[Task]
Exclude the images and transcribe the entries below precisely.

[Document images with source code]
BEGIN

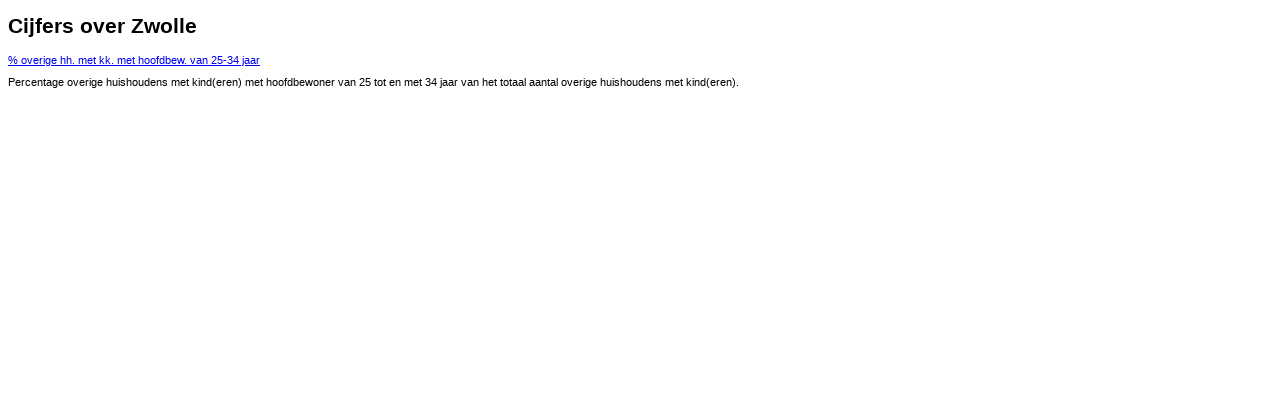

--- FILE ---
content_type: text/html
request_url: https://cijfersoverzwolle.nl/static/default/Variables/c2/c4/c29/c42/c44/h5p25_34.html
body_size: -1566
content:
<!DOCTYPE html>
<html>
	<head>
		<title>Cijfers over Zwolle - % overige hh. met kk. met hoofdbew. van 25-34 jaar</title>
		<style>body, td, th {font-family: Verdana, sans-serif; font-size: 8pt;}</style>
	</head>
	<body>
		<h1>Cijfers over Zwolle</h1>
		<p><a href='https://cijfersoverzwolle.nl/jive?var=h5p25_34'>% overige hh. met kk. met hoofdbew. van 25-34 jaar</a></p>
		<p>Percentage overige huishoudens met kind(eren) met hoofdbewoner van 25 tot en met 34 jaar van het totaal aantal overige huishoudens met kind(eren).</p>
	</body>
</html>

END

[Response to this exercise]
--- FILE ---
content_type: text/html
request_url: https://cijfersoverzwolle.nl/static/default/Variables/c2/c4/c29/c42/c44/h5p25_34.html
body_size: -1566
content:
<!DOCTYPE html>
<html>
	<head>
		<title>Cijfers over Zwolle - % overige hh. met kk. met hoofdbew. van 25-34 jaar</title>
		<style>body, td, th {font-family: Verdana, sans-serif; font-size: 8pt;}</style>
	</head>
	<body>
		<h1>Cijfers over Zwolle</h1>
		<p><a href='https://cijfersoverzwolle.nl/jive?var=h5p25_34'>% overige hh. met kk. met hoofdbew. van 25-34 jaar</a></p>
		<p>Percentage overige huishoudens met kind(eren) met hoofdbewoner van 25 tot en met 34 jaar van het totaal aantal overige huishoudens met kind(eren).</p>
	</body>
</html>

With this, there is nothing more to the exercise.